В этом вытеснении психоанализа как культурного представительства очень отчётливо можно увидеть, что желание не является "своим собственным": моим, Машиным или Петиным. Однако оно не является и коллективным. Оно всегда децентрировано относительно себя самого и того, кого оно вовлекает в зону своего действия. К примеру, провести водораздел между симптомом леволиберального активизма и индивидуальным истерическим или обсессивным симптомом не представляется возможным. Хотя и сказать, что каждого из них не существует как такового, тоже нельзя.

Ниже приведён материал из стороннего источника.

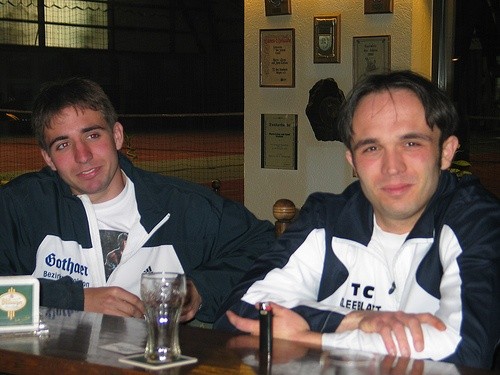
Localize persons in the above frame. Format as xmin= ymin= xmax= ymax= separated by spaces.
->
xmin=0 ymin=72 xmax=276 ymax=331
xmin=105 ymin=233 xmax=127 ymax=279
xmin=0 ymin=307 xmax=149 ymax=368
xmin=214 ymin=71 xmax=500 ymax=368
xmin=226 ymin=334 xmax=459 ymax=375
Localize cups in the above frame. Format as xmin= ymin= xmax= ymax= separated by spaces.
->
xmin=140 ymin=271 xmax=185 ymax=364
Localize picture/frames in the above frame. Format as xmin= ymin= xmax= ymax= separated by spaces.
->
xmin=313 ymin=14 xmax=341 ymax=64
xmin=364 ymin=0 xmax=394 ymax=14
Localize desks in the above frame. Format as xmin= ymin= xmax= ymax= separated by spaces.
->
xmin=0 ymin=306 xmax=500 ymax=375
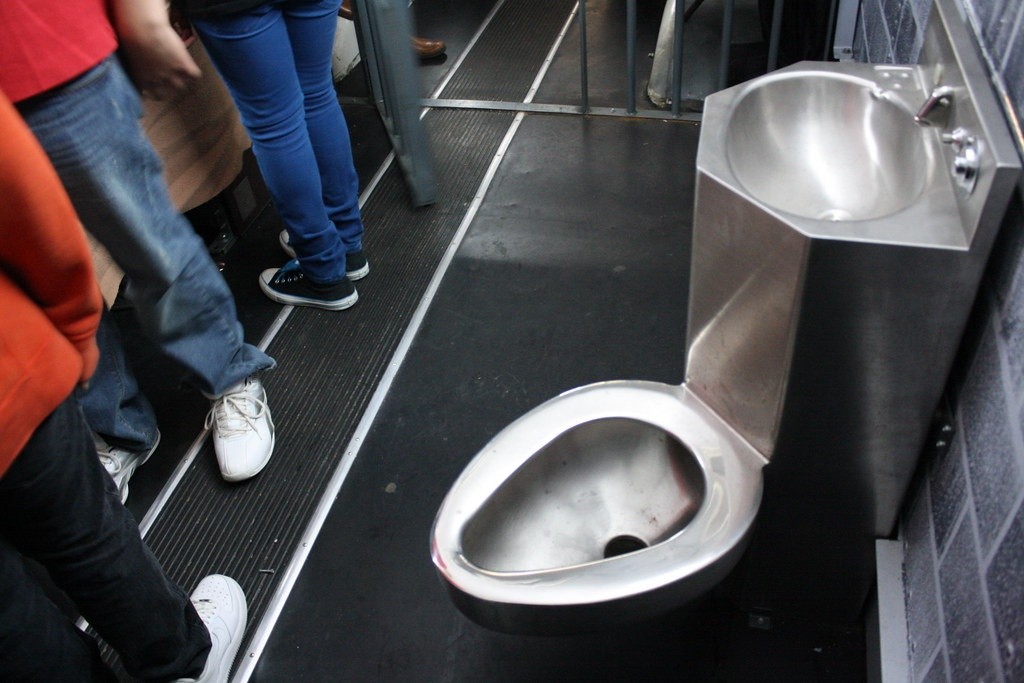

Ну и в заключение о том умилении, с которым пытаются возлагать надежды на целительность и витальность инстанции желания. Часто забывают о том, что желание в той же лакановской вселенной - это отнюдь не тихая гавань, юдоль гармонии и бесконфликтности. Напротив, когда субъект сталкивается с этой инстанцией, он прекрасно знает, что хлопот не оберёшься. Не зря он встречает весть о его приближении с тревогой. Желание всегда и по преимуществу чревато. Оно и есть источник того раздрая, в котором каждый из нас периодически себя обнаруживает. Желание крайне проблематично и противоречиво. Ведь оно и есть то, что сопротивляется себе же самому.
Другое дело, что если этой необратимости мы сопротивляемся, то неизбежно обрушиваем на себя всю мощь и весь гнев безголового и безапелляционного "Сверх-Я".
И анализ служит тому, чтобы мы с этой неустранимостью и неизбежностью примирились, заняв свое ложе под ограничительной, но покровительственной сенью отцовского Я-Идеала. В конце концов, именно здесь мы сможем изобрести то уникальное решение, которое в каждом индивидуальном случае поможет обратить жало желания на дело службы той субъектности, которую мы собой воплощаем (и сделать это иначе, чем без участия инстанции "блага", что бы мы под ним ни понимали, не получится).
Другое дело, что о характере этой службы никто заранее не знает и даже не догадывается. Это то, чего мы даже не можем пожелать... до тех пор, пока признанию желания сопротивляемся или пытаемся выдавать за него то, чем оно принципиально выступать не может.